Most people received results which were consistent with what was intuitively expected, but there were a few cases where the results of some simply didn't indicate any trend after varying certain factors - we suspect this was often a case of different compilers, platforms and workload from arbitrary background processes. Multiple trials could be used to minimise workload effects, but it doesn't seem that many people tried that... or perhaps they did try it, averaged the results and included those results in their lab reports but didn't mention it - it isn't obvious.
Task 1 - Default Settings
As the clock() function and use of a loop to measure execution time were both familiar from Lab 1, most people had few problems with the coding side of this.
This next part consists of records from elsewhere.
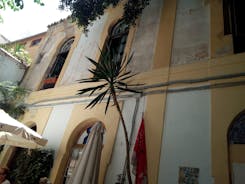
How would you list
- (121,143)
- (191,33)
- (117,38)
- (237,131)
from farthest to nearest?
1. (117,38)
2. (191,33)
3. (121,143)
4. (237,131)

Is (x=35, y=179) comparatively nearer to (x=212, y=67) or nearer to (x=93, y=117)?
(x=93, y=117)

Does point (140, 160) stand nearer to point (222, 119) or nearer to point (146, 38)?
point (222, 119)

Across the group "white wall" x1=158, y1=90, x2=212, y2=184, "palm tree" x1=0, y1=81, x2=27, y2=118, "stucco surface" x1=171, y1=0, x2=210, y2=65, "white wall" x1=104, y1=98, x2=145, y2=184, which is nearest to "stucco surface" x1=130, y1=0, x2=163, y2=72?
"stucco surface" x1=171, y1=0, x2=210, y2=65

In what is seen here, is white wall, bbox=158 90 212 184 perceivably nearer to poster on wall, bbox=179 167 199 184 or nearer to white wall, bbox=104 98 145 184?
poster on wall, bbox=179 167 199 184

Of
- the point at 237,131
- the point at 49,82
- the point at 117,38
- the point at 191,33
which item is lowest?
the point at 237,131

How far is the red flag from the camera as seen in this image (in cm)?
452

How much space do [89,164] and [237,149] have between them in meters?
3.07

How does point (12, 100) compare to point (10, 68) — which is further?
point (10, 68)

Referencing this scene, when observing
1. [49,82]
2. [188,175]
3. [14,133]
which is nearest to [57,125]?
[14,133]

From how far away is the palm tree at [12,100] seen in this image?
29.2 ft

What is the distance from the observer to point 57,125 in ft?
24.6

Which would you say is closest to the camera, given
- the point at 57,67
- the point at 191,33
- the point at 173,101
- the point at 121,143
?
the point at 173,101

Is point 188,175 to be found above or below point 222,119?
below

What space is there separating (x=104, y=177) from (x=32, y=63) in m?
8.28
Most people recorded their Task 1 results for a range of values of n. And most results showed that the time taken increased linearly with the increasing n values (as expected). The loop overhead might offset this slightly, but most people would expect a linear relationship otherwise. Very few people explained their reasoning behind their chosen range of n - perhaps they felt it wasn't needed as the nature of n was hinted in the lab briefing. Presumably a large value of n would minimise the effect of loop overhead which we encountered in Lab 1. Most people settled for a range of 1-10 million.
Time taken using arraylist_push 0.394000 seconds (value 5) Time taken using arraylist_push 0.429000 seconds (value 5000) Time taken using arraylist_push 0.393000 seconds (value 5000000) Time taken using arraylist_push 0.481000 seconds (value 5000000000)
Task 2 - Varying Growth Factors
This task involved using the default settings of Experiment 1, but varying the growth factor. The majority of people correctly predicted that increasing the growth factor would speed up the program execution but squander memory and eventually cause the program to crash.
Unfortunately some people did not experiment with a very large range of growth factors, and so perhaps couldn't discern a trend based on results. Most people didn't seem to intrinsically understand why small factors (>=1 but still small) caused the program to crash.
3 Growth Factor - The for loop of 10 million loops took 594 ms. 9^99999 GF - The for loop of 10 million loops took 531 ms. 1 - Error - /usr/bin/bash: line 1: 5576 Segmentation fault (core dumped) ./arraylist2.exe. 1.1 - The for loop of 10 million loops took 1204 ms. 1.2 - The for loop of 10 million loops took 890 ms. 1.3 - The for loop of 10 million loops took 750 ms. 1.4 - The for loop of 10 million loops took 672 ms.
Explanations:
A factor of 1.07 allows the program to run properly, albeit slowly. However, as we go from 1.07 to 1.06, this alters whether the program can run, on both systems I tried. Before applying the growth factor for the first time, the array is 16 elements long (the minimum allocation). 16 * 1.06 = 16.96 which is then cast down as an integer to 16... 16 * 1.07 = 17.12 which is cast down to 17... clearly applying a factor of 1.06 doesn't actually increase the array's capacity.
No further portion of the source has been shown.